[Страница]
....
Номер 2 (1148), 18.01.2013

Мы продолжаем публикацию материалов, посвящённых 90-летию старейшей на просторах СНГ одесской молодёжной газеты. Начало см. в № № 15-24, 26-49 за 2012 г., № 1 за 2013 г.

КОРИДОР ПАМЯТИ

(Начало в № 1.)

Память - это как коридор, извилистый, с тупиками и закоулками. Заведет то в одну комнату, то в другую, то приоткроет щелку в третью, а то вдруг попадешь в тупик или такой давний, давно забытый закоулок, куда и заглядывать не всегда хочется. Казалось бы, такое абстрактное понятие, а какую власть имеет над человеком! Куда идти?


Олег Георгиевич Приступенко, очередной редактор "КИ", был из Западной Украины, западенец, как сказали бы сейчас. Почему пришлый? Что, своих не нашлось? Видимо, наверху решили обуздать одесскую вольницу. Впрочем, О. Приступенко, импозантный мужчина, заметно заикающийся, с хитрыми черными глазками, не собирался задерживаться у нас. Он держал курс на Киев, и Одесса была хорошим трамплином. Он был хозяйственным мужиком. При нем сделали ремонт (выбил-таки деньги), это хоть как-то освежило мрачноватость комнат. Завезли новую мебель, появилась служебная машина. При нем наша семья - неслыханное дело! - получила 2- комнатную квартиру в честь 50-летия советской власти.
....
[Исходные материалы]
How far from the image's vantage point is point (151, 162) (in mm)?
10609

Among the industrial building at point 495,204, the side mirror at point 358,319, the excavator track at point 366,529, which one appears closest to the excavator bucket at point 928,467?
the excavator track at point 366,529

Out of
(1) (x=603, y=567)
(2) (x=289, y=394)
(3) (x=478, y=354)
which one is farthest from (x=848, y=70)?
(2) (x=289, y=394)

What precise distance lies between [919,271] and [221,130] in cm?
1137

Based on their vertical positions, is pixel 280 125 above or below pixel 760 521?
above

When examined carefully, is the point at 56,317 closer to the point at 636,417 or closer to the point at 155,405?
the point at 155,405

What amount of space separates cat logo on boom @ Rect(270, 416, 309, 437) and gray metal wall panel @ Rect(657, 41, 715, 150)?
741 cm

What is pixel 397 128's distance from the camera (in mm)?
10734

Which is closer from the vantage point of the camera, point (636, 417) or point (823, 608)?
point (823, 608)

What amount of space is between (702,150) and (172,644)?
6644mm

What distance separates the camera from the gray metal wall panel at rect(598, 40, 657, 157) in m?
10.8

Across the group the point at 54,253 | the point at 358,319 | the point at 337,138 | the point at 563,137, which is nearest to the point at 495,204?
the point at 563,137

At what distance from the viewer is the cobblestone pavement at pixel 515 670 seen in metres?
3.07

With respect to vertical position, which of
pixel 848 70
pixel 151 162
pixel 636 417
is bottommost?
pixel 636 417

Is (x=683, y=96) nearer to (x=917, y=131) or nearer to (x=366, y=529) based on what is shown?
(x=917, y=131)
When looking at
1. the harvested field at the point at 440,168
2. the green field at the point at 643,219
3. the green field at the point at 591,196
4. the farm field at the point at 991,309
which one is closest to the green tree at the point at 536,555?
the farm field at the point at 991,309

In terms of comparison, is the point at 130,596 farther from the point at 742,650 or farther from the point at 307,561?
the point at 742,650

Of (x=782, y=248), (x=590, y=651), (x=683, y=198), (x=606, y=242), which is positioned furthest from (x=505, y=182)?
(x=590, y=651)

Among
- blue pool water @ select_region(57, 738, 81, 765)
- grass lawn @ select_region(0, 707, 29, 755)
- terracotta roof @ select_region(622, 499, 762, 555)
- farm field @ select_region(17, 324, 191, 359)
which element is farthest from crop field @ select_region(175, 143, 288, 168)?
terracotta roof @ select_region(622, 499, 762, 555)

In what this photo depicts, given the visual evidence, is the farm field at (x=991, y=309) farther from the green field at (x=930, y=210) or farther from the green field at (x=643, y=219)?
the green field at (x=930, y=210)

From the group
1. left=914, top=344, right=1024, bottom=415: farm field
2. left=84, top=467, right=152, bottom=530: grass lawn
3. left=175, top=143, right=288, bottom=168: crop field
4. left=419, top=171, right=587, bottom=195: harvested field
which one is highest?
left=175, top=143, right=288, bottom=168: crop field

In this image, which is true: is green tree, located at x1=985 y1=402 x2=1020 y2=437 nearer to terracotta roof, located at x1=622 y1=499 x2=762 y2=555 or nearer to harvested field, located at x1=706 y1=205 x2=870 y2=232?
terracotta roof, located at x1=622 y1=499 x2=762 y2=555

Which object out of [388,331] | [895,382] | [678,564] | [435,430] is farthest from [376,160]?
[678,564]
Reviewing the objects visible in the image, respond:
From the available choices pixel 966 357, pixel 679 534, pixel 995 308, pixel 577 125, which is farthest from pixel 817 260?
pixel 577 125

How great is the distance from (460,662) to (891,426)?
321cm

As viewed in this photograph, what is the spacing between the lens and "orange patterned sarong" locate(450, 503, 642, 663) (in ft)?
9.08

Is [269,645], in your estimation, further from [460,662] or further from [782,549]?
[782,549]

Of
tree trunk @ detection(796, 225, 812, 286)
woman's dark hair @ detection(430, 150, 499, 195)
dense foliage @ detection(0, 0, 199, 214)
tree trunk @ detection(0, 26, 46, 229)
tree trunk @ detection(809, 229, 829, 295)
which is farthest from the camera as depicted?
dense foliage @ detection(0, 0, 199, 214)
....
[Задания]
• a. Переведите на английский язык предложение со страницы: «Он держал курс на Киев, и Одесса была хорошим трамплином.»
• b. Ответьте по тексту страницы на вопросы:
(i) Какому юбилею посвящена публикация материалов?
(ii) Откуда был родом О. Г. Приступенко?
(iii) В честь чего семья автора получила квартиру?
• c. Определите, соответствуют ли утверждения тексту страницы. Подтвердите каждый ответ точной цитатой.
(i) О. Приступенко намеревался надолго остаться в одесской газете.
(ii) При О. Приступенко у редакции появилась служебная машина.
(iii) Память сравнивается в тексте с коридором.
Выполняйте работу, опираясь исключительно на текст страницы.

[Ответы к заданиям]
• a. He was setting his course for Kyiv, and Odessa was a good springboard.

• b.
(i) 90-летию старейшей на просторах СНГ одесской молодёжной газеты.
(ii) Из Западной Украины.
(iii) В честь 50-летия советской власти.

• c.
(i) Нет: «не собирался задерживаться у нас».
(ii) Да: «появилась служебная машина».
(iii) Да: «Память - это как коридор».